The first step in the healthcare revenue cycle is insurance eligibility verifications. This is also the first place where inefficiencies can happen, resulting in increased revenue cycle problems. Insurance providers frequently change and can lead to denied claims, increased patient balances, and scheduling problems if there are inaccuracies in the verification process. Many revenue cycle leaders are looking to artificial intelligence to automate their insurance verification processes. Since the healthcare revenue cycle consists of many inefficient and repetitive processes that significantly add to the administrative waste burdening our healthcare system, they are a clear candidate for automation. While completing such tedious tasks can cause employees to become burned out and bored, claims become backlogged, and negatively impact patient experience and the hospital's bottom line. Automating insurance verifications has many benefits.
1. Claim Denials Are Reduced
Managing denials and denied claims create a significant amount of work that becomes too much for employees to address. This leads to increased write-offs and patient balances. Most denials are preventable, but only half of them are recoverable, so the best strategy to manage them is to reduce the number of rejections that occur in the first place. One-fourth of denied claims occur from registration and eligibility issues. But, when you let automation take on the task of verifying insurance eligibility, benefit checks can be completed more accurately and frequently than humanly possible. By removing errors that usually occur initially, denials are also eliminated.
2. Freed Up Time
To manually check benefits can take an employee up to 10 minutes to complete. To best support their revenue cycle, it's nearly impossible for humans to thoroughly and accurately complete insurance verification checks at the cadence required. Accuracy is improved by implementing artificial intelligence and automatically frees employees to focus on other essential tasks that require a human touch.

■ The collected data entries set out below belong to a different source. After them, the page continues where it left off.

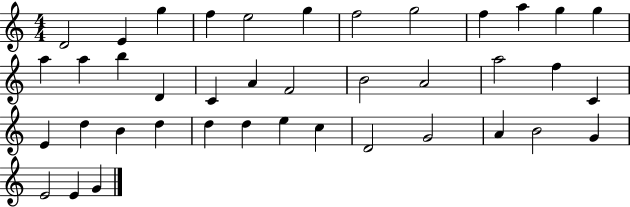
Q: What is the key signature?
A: C major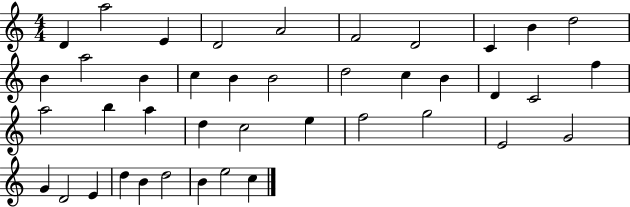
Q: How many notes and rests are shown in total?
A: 41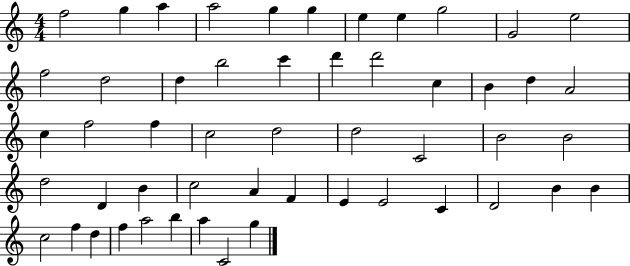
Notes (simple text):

F5/h G5/q A5/q A5/h G5/q G5/q E5/q E5/q G5/h G4/h E5/h F5/h D5/h D5/q B5/h C6/q D6/q D6/h C5/q B4/q D5/q A4/h C5/q F5/h F5/q C5/h D5/h D5/h C4/h B4/h B4/h D5/h D4/q B4/q C5/h A4/q F4/q E4/q E4/h C4/q D4/h B4/q B4/q C5/h F5/q D5/q F5/q A5/h B5/q A5/q C4/h G5/q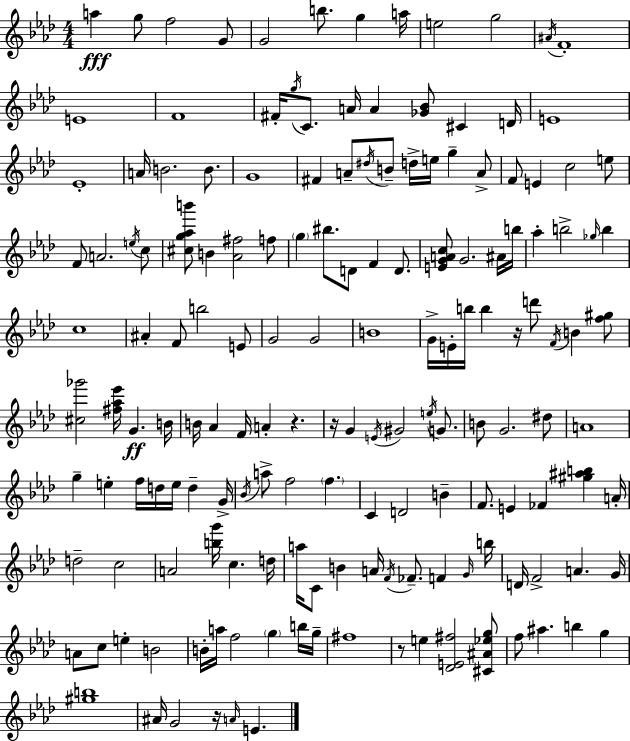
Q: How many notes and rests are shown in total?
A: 160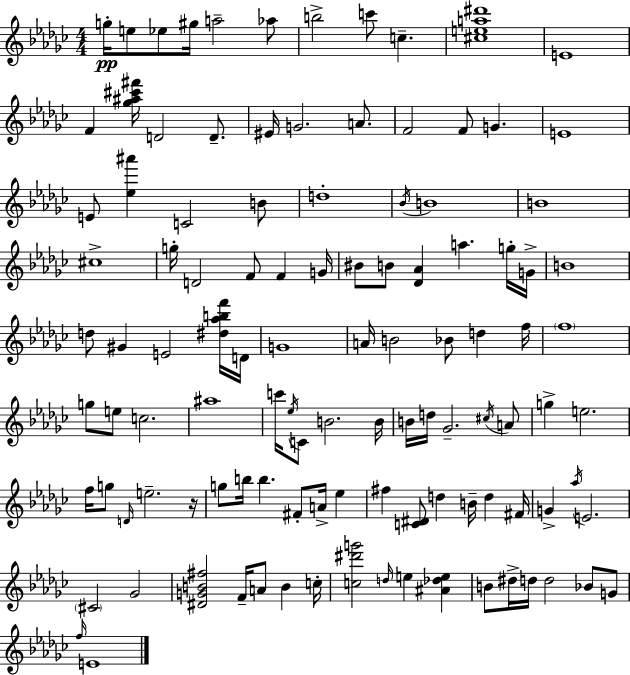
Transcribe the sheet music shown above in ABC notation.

X:1
T:Untitled
M:4/4
L:1/4
K:Ebm
g/4 e/2 _e/2 ^g/4 a2 _a/2 b2 c'/2 c [^cea^d']4 E4 F [_g^a^c'^f']/4 D2 D/2 ^E/4 G2 A/2 F2 F/2 G E4 E/2 [_e^a'] C2 B/2 d4 _B/4 B4 B4 ^c4 g/4 D2 F/2 F G/4 ^B/2 B/2 [_D_A] a g/4 G/4 B4 d/2 ^G E2 [^d_abf']/4 D/4 G4 A/4 B2 _B/2 d f/4 f4 g/2 e/2 c2 ^a4 c'/4 _e/4 C/2 B2 B/4 B/4 d/4 _G2 ^c/4 A/2 g e2 f/4 g/2 D/4 e2 z/4 g/2 b/4 b ^F/2 A/4 _e ^f [C^D]/2 d B/4 d ^F/4 G _a/4 E2 ^C2 _G2 [^DGB^f]2 F/4 A/2 B c/4 [c^d'g']2 d/4 e [^A_de] B/2 ^d/4 d/4 d2 _B/2 G/2 f/4 E4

3. Patient Experience Improved
Patient satisfaction and the healthcare revenue cycle are directly tied to each other. Negative patient experiences with billing may cause anger and frustration that can impact their overall experience even if they are satisfied with their care. Patients need staff to explain costs clearly and correctly check their benefits since patients take on financial responsibility. When patients are told out of nowhere that their test or procedure isn't covered by their insurance provider or receive an unexpected bill, their overall experience is tainted. With automation, staff has more time to explain benefits better and educate patients on costs, increasing patient satisfaction.
4. Improve and Accelerate Cash Flow
Manual touches, patient balances, and claim denials are reduced when benefits and eligibility are entirely correct and cash flow increases. When claims are denied and resubmitted, this slows down the reimbursement time. When benefits are accurately checked, patients will pay the correct amount the first time and won't get hit with an unexpected bill. When all of these processes have to be manually done, it takes up the staff's valuable time. Time is money, and when it isn't spent working on tasks that can be automated, it can be redirected to other functions that will improve cash flow, such as denied claims and patient balances. Administrative hiring can be scaled back over time due to using automation for insurance verification processes.